[Exercise aim]: Find the string "United" in the data, and copy out each line that has it.

[Listed entries]:
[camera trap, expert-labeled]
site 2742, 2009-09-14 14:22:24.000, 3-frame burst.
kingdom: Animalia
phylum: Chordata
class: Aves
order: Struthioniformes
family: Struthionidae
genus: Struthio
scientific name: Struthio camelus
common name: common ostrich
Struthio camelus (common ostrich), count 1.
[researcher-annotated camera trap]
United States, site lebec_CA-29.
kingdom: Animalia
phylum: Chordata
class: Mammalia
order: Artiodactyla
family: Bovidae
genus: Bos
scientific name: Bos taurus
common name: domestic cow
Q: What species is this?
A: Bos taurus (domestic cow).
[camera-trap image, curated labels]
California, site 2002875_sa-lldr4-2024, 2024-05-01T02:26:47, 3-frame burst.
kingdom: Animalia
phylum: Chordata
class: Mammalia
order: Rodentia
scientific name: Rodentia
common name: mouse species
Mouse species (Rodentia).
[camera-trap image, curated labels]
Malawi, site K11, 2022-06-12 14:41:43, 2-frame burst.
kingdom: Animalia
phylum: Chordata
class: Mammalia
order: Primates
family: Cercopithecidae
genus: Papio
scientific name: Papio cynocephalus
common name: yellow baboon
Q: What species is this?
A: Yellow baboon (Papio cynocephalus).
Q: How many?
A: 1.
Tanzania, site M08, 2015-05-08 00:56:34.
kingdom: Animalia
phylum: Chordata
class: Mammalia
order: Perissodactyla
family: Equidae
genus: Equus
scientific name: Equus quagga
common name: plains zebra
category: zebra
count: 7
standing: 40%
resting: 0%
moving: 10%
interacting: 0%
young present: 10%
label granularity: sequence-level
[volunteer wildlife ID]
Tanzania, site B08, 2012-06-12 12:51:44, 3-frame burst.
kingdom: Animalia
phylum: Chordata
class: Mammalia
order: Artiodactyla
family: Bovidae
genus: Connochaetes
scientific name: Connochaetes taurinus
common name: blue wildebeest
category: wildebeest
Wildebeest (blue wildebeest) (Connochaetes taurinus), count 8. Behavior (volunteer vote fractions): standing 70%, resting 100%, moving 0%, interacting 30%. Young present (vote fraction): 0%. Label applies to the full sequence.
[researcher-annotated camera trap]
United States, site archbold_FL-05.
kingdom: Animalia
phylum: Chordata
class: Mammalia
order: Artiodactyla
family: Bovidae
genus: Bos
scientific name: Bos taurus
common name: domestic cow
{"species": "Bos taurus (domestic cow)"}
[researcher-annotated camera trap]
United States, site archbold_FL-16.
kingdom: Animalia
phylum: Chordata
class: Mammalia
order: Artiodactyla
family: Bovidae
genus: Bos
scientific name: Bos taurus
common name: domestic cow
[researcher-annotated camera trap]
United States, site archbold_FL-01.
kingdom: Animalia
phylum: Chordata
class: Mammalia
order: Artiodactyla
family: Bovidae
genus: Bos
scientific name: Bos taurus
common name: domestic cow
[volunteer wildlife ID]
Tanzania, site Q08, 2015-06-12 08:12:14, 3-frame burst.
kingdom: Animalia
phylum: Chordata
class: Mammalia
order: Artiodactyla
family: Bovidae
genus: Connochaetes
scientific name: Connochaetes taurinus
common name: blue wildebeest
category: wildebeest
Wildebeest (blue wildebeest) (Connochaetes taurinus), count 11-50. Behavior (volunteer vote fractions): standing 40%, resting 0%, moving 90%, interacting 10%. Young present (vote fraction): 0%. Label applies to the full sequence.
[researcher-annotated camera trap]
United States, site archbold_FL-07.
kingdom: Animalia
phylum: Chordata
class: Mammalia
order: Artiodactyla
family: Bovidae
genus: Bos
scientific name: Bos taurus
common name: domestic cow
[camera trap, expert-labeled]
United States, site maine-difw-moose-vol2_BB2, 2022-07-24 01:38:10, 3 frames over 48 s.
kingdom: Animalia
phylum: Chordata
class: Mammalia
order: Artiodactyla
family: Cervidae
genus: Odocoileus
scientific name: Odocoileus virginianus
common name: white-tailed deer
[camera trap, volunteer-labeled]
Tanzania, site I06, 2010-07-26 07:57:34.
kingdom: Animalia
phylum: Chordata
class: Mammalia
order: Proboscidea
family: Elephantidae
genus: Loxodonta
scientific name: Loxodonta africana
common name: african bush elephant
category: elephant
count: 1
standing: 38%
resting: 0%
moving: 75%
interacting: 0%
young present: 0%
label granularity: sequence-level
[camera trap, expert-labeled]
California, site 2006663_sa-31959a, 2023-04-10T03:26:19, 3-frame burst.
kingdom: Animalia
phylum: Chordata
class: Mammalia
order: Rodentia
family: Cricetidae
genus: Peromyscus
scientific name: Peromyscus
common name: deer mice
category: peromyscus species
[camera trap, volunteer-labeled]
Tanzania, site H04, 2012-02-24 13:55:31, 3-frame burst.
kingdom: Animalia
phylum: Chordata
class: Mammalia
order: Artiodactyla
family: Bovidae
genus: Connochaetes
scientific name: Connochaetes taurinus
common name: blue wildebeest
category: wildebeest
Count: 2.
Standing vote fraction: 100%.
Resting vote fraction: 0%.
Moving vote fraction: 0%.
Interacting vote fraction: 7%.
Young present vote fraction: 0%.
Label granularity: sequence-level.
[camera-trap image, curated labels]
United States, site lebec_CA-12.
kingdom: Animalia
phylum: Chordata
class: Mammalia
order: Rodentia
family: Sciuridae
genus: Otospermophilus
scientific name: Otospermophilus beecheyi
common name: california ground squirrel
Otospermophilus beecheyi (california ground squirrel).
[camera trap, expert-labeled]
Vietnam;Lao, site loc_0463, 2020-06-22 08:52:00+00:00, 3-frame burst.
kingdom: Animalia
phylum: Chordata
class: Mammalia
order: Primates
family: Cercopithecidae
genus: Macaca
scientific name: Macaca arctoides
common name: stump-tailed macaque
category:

[Response for this exercise]:
United States, site lebec_CA-29.
United States, site archbold_FL-05.
United States, site archbold_FL-16.
United States, site archbold_FL-01.
United States, site archbold_FL-07.
United States, site maine-difw-moose-vol2_BB2, 2022-07-24 01:38:10, 3 frames over 48 s.
United States, site lebec_CA-12.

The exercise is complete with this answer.